Rituals

Il rituale è una forma di cerimoniale, una serie di atti ripetuti in modo stabilito. Il rituale unisce un gruppo, evidenzia l’individuo, apre e chiude momenti di vita. Il rituale differisce dall’abitudine in due cose: l’intenzione, che gli conferisce un significato profondo o uno scopo elevato; l’intenzionalità, che evidenzia la presenza mentale ed emotiva. L’abitudine è automatica, la mente può fare altro. La concentrazione, l’intenzionalità, l’ordine, creano il rituale.

All’inizio della nostra vita, nell’infanzia, come probabilmente all’inizio della civiltà, noi crediamo che i rituali influiscano casualmente sul mondo che ci circonda, ripetiamo i rituali del gruppo a cui apparteniamo per diventarne membri. Ma il rituale è anche legato allo sviluppo cognitivo, e pensiamo che cambiando l’età, i comportamenti imitativi diminuiscano; non è così, l’adulto è ancora più imitativo, copia in modo selettivo i comportamenti che appaiono rituali. Questo è parte dell’apprendimento sociale per la trasmissione culturale che garantisce la sopravvivenza.

Il rituale ha due intenti: rafforzare il senso di comunità; entrare nella dinamica che collega il controllato con l’incontrollato. Il rituale regola le emozioni che sono necessarie a raggiungere obiettivi, per gestire lo stress, per sviluppare l’identità individuale e sociale.

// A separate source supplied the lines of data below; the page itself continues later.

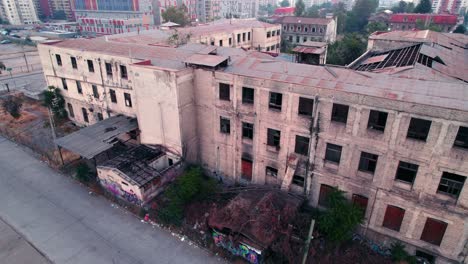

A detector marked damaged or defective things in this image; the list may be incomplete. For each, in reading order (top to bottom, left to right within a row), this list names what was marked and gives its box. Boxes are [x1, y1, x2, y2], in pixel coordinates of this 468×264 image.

broken window [268, 92, 284, 111]
broken window [266, 127, 282, 146]
broken window [330, 103, 350, 124]
broken window [368, 110, 390, 132]
broken window [406, 118, 432, 141]
broken window [326, 143, 344, 164]
broken window [360, 153, 378, 173]
broken window [394, 161, 418, 184]
broken window [436, 171, 466, 198]
broken window [316, 185, 334, 207]
broken window [352, 194, 368, 214]
broken window [382, 206, 404, 231]
broken window [420, 218, 446, 246]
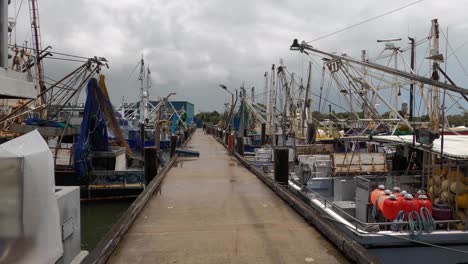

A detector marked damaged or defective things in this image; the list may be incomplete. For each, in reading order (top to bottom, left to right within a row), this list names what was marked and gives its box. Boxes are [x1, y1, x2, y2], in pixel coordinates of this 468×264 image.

rusty metal surface [108, 130, 346, 264]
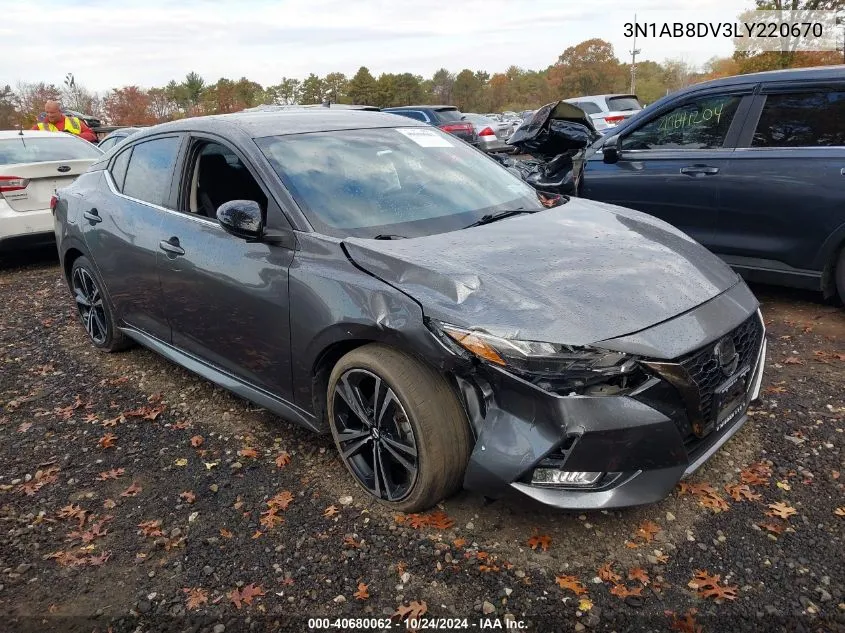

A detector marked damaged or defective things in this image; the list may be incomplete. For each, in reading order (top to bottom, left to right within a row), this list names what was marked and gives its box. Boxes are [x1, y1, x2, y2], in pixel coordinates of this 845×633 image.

suv with damaged hood [51, 110, 764, 508]
damaged gray sedan [52, 111, 764, 512]
damaged front end [492, 100, 604, 195]
crumpled front bumper [458, 284, 760, 512]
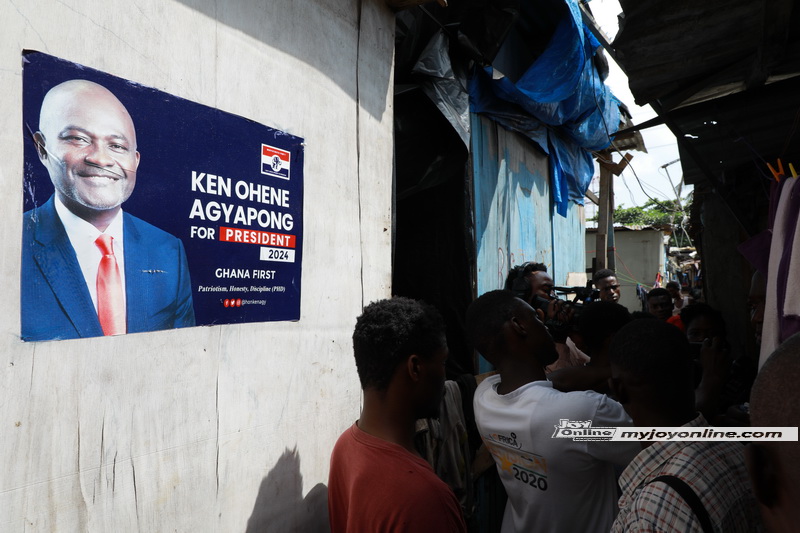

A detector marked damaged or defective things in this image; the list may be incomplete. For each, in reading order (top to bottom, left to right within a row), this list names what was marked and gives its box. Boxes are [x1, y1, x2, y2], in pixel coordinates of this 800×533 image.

cracked concrete wall [0, 2, 394, 528]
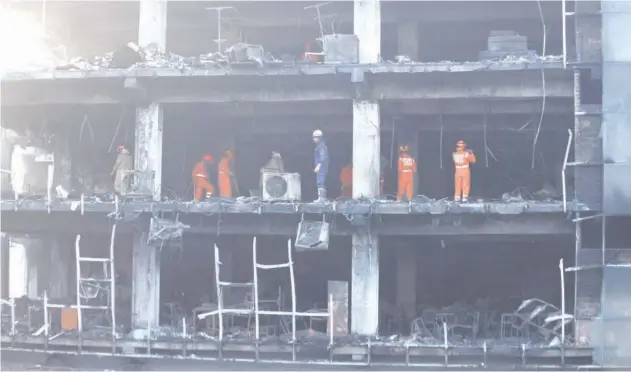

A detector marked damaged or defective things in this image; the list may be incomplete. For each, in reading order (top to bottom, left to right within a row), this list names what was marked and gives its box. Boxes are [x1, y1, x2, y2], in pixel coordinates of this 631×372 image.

damaged staircase frame [211, 238, 334, 360]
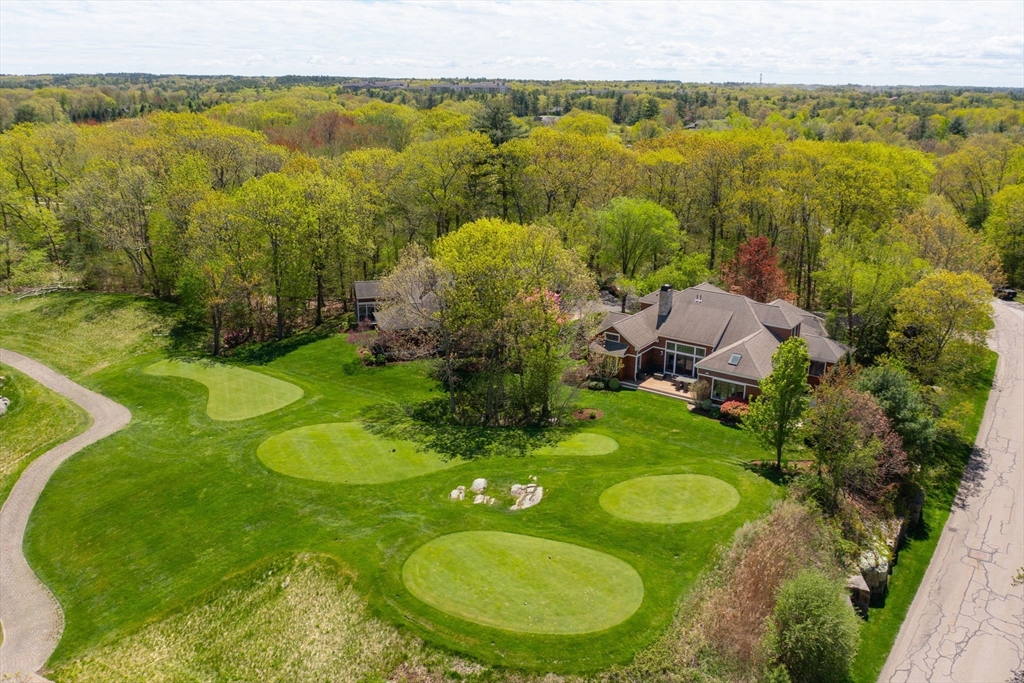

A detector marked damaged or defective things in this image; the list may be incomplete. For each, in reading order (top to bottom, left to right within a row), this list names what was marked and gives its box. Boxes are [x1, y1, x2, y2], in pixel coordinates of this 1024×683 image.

cracked asphalt [880, 304, 1024, 683]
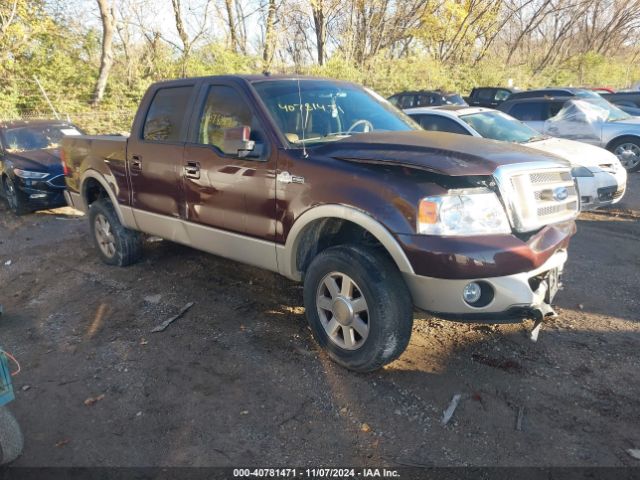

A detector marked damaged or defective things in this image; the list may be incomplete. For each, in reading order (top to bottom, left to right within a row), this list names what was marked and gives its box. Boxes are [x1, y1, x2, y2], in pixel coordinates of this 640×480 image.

damaged front bumper [402, 249, 568, 324]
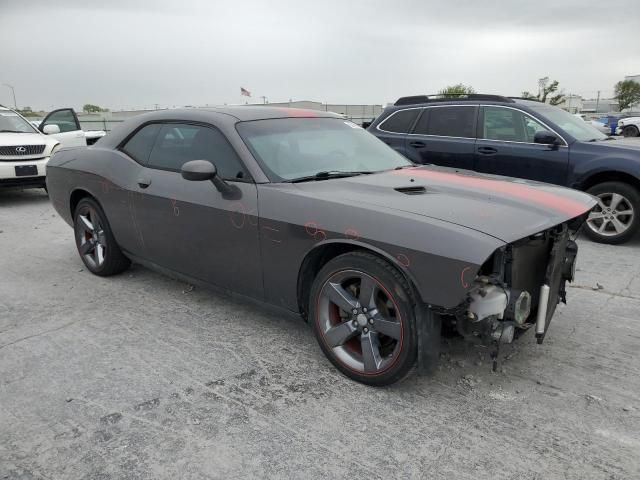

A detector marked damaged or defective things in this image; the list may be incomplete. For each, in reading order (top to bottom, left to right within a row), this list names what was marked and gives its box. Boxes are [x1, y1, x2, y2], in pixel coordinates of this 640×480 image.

cracked pavement [1, 189, 640, 478]
damaged front end [456, 223, 580, 346]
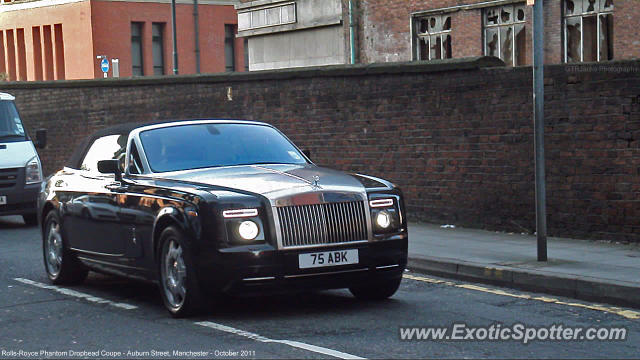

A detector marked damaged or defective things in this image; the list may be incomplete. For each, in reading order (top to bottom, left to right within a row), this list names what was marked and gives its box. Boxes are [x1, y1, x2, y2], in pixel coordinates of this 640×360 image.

broken window [412, 13, 452, 60]
broken window [484, 3, 524, 67]
broken window [564, 0, 616, 62]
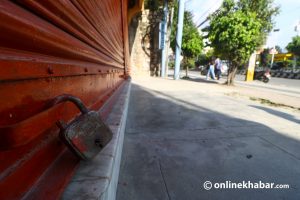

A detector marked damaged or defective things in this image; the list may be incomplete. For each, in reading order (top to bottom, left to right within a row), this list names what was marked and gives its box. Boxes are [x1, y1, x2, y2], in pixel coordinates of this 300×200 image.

rusty padlock [51, 94, 112, 160]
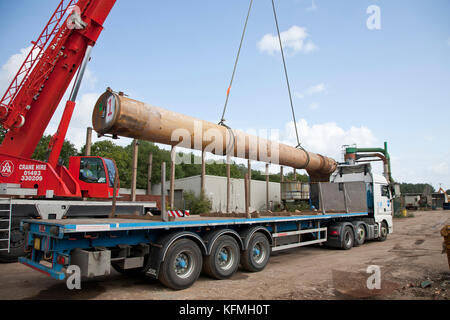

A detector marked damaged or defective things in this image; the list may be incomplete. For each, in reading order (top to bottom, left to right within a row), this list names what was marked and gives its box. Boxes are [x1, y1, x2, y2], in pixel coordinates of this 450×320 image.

rusty pipe [91, 89, 338, 181]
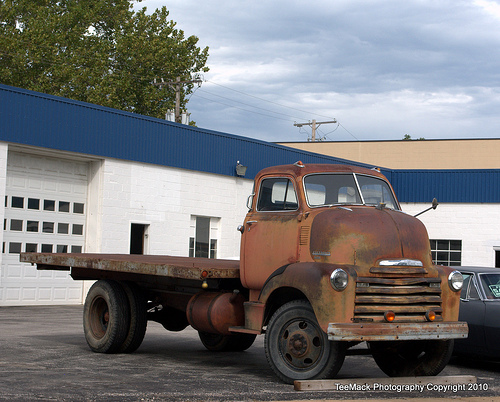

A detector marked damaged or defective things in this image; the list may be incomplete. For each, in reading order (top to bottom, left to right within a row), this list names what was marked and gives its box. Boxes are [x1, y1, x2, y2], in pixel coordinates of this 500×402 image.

rusty flatbed truck [20, 163, 468, 384]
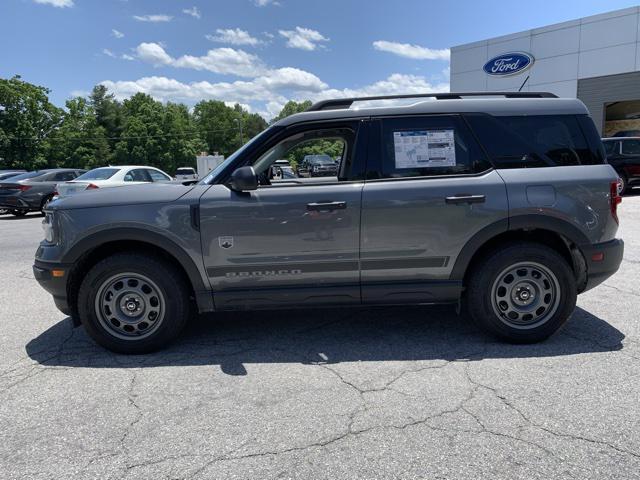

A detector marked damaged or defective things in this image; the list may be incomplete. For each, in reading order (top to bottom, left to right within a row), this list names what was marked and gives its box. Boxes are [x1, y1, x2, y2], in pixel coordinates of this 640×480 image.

Il rituale deve essere concettualizzato, cioè si deve trovare la struttura, il sistema personale per inserirlo nella propria vita, ognuno nel proprio modo. Per uno scrittore il rituale è il sistema di punteggiatura di una frase scritta, che la rende comprensibile; per il pittore è il tono di colore che intende dare e ritrovare in un suo dipinto, tutte le sfumature e i contrasti.

Approfondire la struttura del rituale sfida sentimenti ed emozioni, promuove la vita.

I rituali nel BDSM possono essere divisi in quattro categorie:

Rituali verbali: un comando, una frase a cui segue una risposta o una ripetizione.

Rituali meditativi: la creazione di una atmosfera rilassata che rende la mente ricettiva.

Rituali di transizione: comportamenti o azioni che portano da uno stato emotivo ad un altro, da una posizione mentale ad un’altra.

Rituali reazionari: azioni eseguite in reazione a comandi, suoni, cenni.

La parola “rituale” deriva dalla parola latina “ritualis”, associata alla parola “rito” che deriva da “ritus”, tipicamente inteso come un tipo di cerimonia.

Si ritiene inoltre che il concetto originale di “ritus” possa essere associato al concetto di “ṛtá”, il principio dell’ordine naturale all’interno dell’universo, della religione sanscrita o vedica (nota anche come induismo storico). Il concetto di “osservanze rituali” si collega anche al tema della cerimonia.